EXERCISE TEXT |

******************************

How to get data on the same device as fsdp model during training?

Hi,

I’m currently learning how to use FSDP to shard model across gpus, and I have a toy example as follows where I shard a simple Multilayer Perceptron using FullyShardedDataParallel:

if __name__ == "__main__":

    torch.cuda.set_device(torch.cuda.current_device())
    rank = int(os.environ["RANK"])
    world_size = int(os.environ["WORLD_SIZE"])
    dist.init_process_group(backend = "nccl")

    model = MLP()
    fsdp_model = FullyShardedDataParallel(
        model,
        device_id = rank,
        auto_wrap_policy = size_based_auto_wrap_policy,
        cpu_offload = CPUOffload(offload_params = True)
    )
    optim = torch.optim.Adam(fsdp_model.parameters(), lr = 0.0001)
    custom_dataset = gen_data(100)
    dataloader = DataLoader(custom_dataset, batch_size = 10, shuffle = True)

******************************

AVAILABLE DATA |
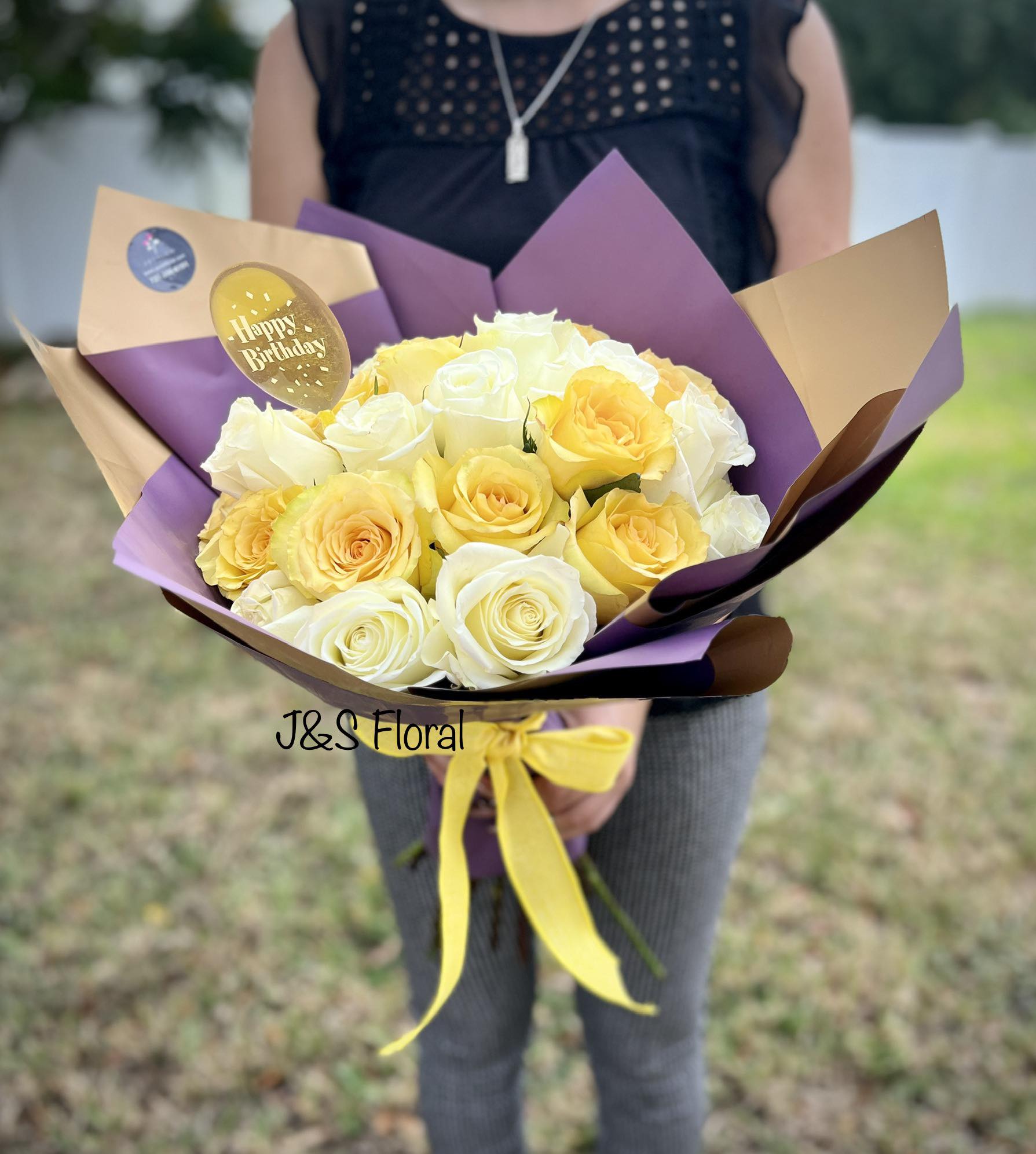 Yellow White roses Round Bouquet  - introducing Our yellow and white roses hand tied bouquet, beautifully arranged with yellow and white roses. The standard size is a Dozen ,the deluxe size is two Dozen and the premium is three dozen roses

******************************

THINGS TO DO |
**1.** Answer these about the FSDP forum post, one per line:
(a) Which backend is passed to init_process_group?
(b) What learning rate is given to the Adam optimizer?
(c) What batch size does the DataLoader use?
**2.** From the FSDP forum post, return the part that opens with the words containing "torch.cuda.set_device(torch.cuda.current_device())" and closes with "custom_dataset = gen_data(100)".
**3.** Carry the FSDP forum post on from the point where it stops.

ANSWERS TO THE EXERCISE |
**1.**
(a) nccl
(b) 0.0001
(c) 10

**2.**
torch.cuda.set_device(torch.cuda.current_device())
    rank = int(os.environ["RANK"])
    world_size = int(os.environ["WORLD_SIZE"])
    dist.init_process_group(backend = "nccl")

    model = MLP()
    fsdp_model = FullyShardedDataParallel(
        model,
        device_id = rank,
        auto_wrap_policy = size_based_auto_wrap_policy,
        cpu_offload = CPUOffload(offload_params = True)
    )
    optim = torch.optim.Adam(fsdp_model.parameters(), lr = 0.0001)
    custom_dataset = gen_data(100)

**3.**
    device = next(fsdp_model.parameters()).device
    for i in range(NUM_EPOCHS):
        fsdp_model.train()
        for batch_idx, (ts_batch, label_batch) in enumerate(dataloader):
            ts_batch = ts_batch.to(device)
            label_batch = label_batch.to(device)
            optim.zero_grad()
            logits = fsdp_model(ts_batch)
            loss = F.cross_entropy(logits, label_batch)
            loss.backward()
            optim.step()

My cluster environment is single-node with 2 A100s, so I use:

torchrun --nproc_per_node=2 --nnodes=1 train.py

My first question is that when I pass device_id arg in FullyShardedDataParallel() as torch.cuda.current_device(), the error Duplicate GPU detected : rank 1 and rank 0 both on CUDA device 7000 occurs so then I set it to the rank which solves the error. The FSDP doc states that this arg specifies the cuda device to initialize model, shard parameters, etc., and they suggest that we may pass torch.cuda.current_device, but it results in the error above. When I print out both the rank and torch.cuda.current_device:

In rank 0: cuda.current_device: 0
In rank 1: cuda.current_device: 0

Thus, I’m confused why torch.cuda.curren_device() returns 0 for both ranks even if they are in the same node. And for the FSDP definition, is passing torch.cuda.current_device to device_id arg correct?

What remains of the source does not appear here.